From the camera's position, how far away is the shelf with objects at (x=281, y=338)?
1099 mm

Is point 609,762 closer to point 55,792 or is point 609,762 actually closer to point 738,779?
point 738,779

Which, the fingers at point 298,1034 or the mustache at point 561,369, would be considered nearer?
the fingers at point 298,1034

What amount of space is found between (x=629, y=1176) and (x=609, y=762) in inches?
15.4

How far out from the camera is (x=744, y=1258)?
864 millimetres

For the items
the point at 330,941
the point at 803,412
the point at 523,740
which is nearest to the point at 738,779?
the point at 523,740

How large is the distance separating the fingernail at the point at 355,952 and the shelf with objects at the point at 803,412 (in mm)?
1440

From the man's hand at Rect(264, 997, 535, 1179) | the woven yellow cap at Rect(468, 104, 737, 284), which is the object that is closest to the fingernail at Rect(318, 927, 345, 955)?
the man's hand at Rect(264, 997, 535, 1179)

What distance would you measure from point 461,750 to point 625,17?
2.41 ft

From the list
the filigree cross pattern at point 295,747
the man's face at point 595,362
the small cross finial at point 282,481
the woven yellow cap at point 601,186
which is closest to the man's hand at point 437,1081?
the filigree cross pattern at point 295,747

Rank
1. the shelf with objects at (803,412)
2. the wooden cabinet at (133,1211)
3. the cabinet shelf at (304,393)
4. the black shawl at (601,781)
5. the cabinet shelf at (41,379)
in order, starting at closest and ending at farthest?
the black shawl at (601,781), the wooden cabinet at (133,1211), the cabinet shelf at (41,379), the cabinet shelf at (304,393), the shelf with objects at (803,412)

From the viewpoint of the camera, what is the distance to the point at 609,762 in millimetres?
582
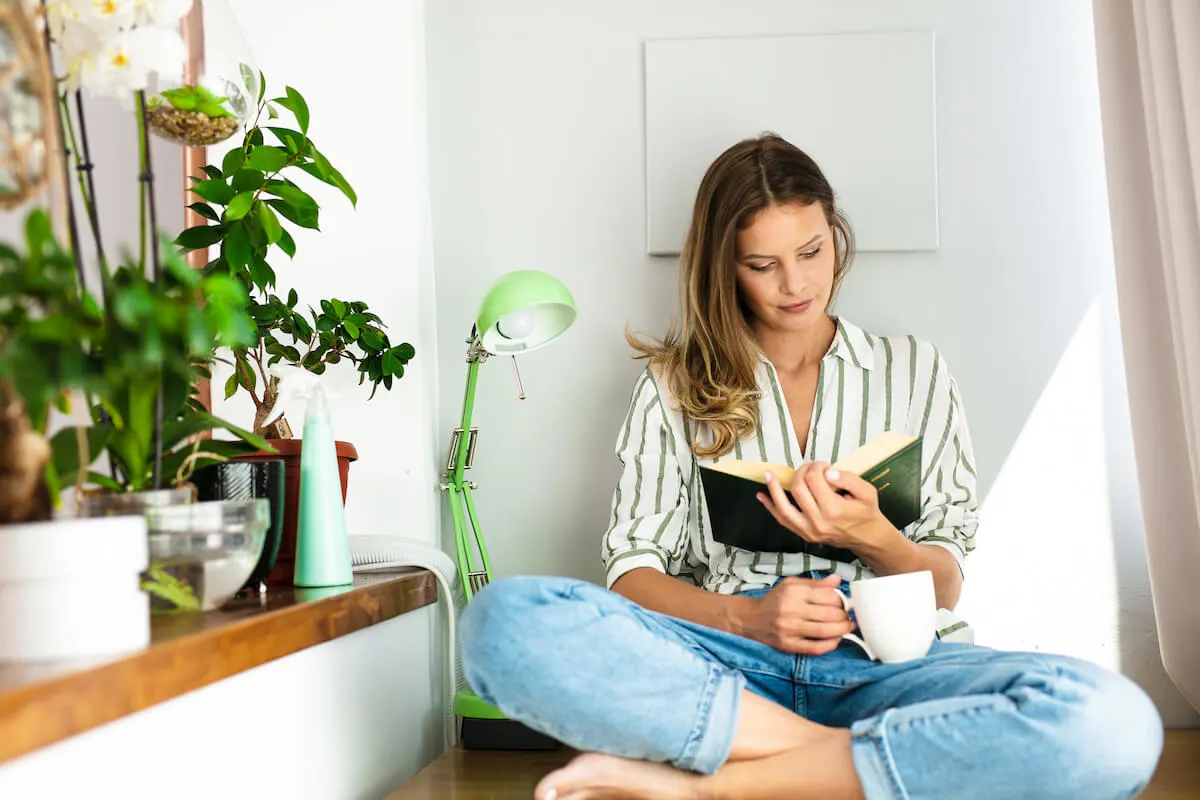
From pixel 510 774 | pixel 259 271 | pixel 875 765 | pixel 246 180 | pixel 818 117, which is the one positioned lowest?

• • •

• Written exercise:
Reproduce nothing but the lines that run from the line containing "From the viewpoint" through the last line of the records, inclusive. Omit the pictures.

• Answer to this exercise:
From the viewpoint of the camera, what is the distance to the point at 609,762 in millimetres?
582
From pixel 510 774 | pixel 259 271 | pixel 875 765 | pixel 246 180 | pixel 818 117, which is the one positioned lowest?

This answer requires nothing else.